On Tuesday, privacy-focused messenger Signal published a blog post introducing a number of beta features, among them "Signal Payments," which it described as “a new feature that enables you to send and receive privacy focused payments.” To facilitate these payments, Signal uses payment network MobileCoin, which — as the name suggests — comes with its own coin (MOB). The new payment beta will initially be available to users in the UK.

Unsurprisingly, the move had many Signal users confused. Where only weeks ago, a powerful push triggered by an Elon Musk Tweet had brought hundreds of thousands of users to the app, the sentiment has since changed dramatically. Among the most vocal critics: bitcoiners, who had a lot to say.

In a Tweet, podcast host and author Gigi referenced a Reddit post that included an analysis of the initial MobileCoin Whitepaper. According to the post, 85% of MOB's supply of 250 million tokens had been premined and are owned by a single entity, with the remaining 15% offered in a private presale at $0.80 each. At press time, MOB trades at around $63 on FTX.

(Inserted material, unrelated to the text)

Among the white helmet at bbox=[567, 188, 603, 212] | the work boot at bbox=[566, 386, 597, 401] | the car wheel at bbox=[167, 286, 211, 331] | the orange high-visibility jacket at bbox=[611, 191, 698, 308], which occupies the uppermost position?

The Reddit post pointed out another possible conflict of interest in the involvement of Signal founder Moxie Marlinspike as former CTO MobileCoin.

"Bold move, especially if you are following all this up with 'the bitcoin / lightning UX just isn't there yet'," Gigi commented on the post.

On the topic of privacy, Ricardo Spagni, former lead maintainer of privacy coin Monero, dug up a statement from the MobileCoin foundation, which read, "at MobileCoin, we believe governments have a legitimate interest in regulating the economic lives of their citizens.” 

Although it is unclear how MobileCoin's integration will affect the messenger from a regulatory standpoint, the implications have users alarmed, especially after Signal had gained popularity recently as a more privacy-conscious alternative to WhatsApp. A Twitter user who goes by the name Tim expressed their concerns as follows:

I feel betrayed by @signalapp. I fought hard to bring my contacts over from other messaging platforms. People graciously put up with my elevator pitch, and finally started to see the need after things got ugly last year. All of that, so you can bundle in a garbage ICO?

Much of the recent criticism is further directed at MobileCoin's claim of being a decentralized cryptocurrency, which Peter Todd heavily criticized in a Twitter thread. The cryptographer named, among other things, MobileCoin's use of the Stellar and Ripple protocol, its dependence on Amazon S3 for the distribution of blockchain data, and its reliance on Intel SGX, which prevents other developers from working on it and thus conflicts with the basic idea of an open and free protocol.

Furthermore, voices were raised among the community to implement Bitcoin and make use of the Lightning Network instead, to which Moxie said his “impression is that it has a little ways to go still” when it comes to development and user experience. He did not specify why Signal gave priority to MobileCoin.

Zap founder Jack Mallers went as far as to say that “using [Lightning] is not only the correct approach but likely the only one,” when discussing whether Lightning would be ready for beta testing on the Signal app. As a second layer solution to Bitcoin, fast payments make up one of Lightning's core use cases, which is why many bitcoiners are disappointed to see their (once) favorite messenger go down another path.

While many see the implementation of MobileCoin into Signal as problematic and anticipate regulatory problems and a dent in Signal's image as a privacy-focused and censorship-resistant messenger, some seem to find the idea quite appealing; Coinbase CEO Brian Armstrong commented on the announcement that he was "excited for this."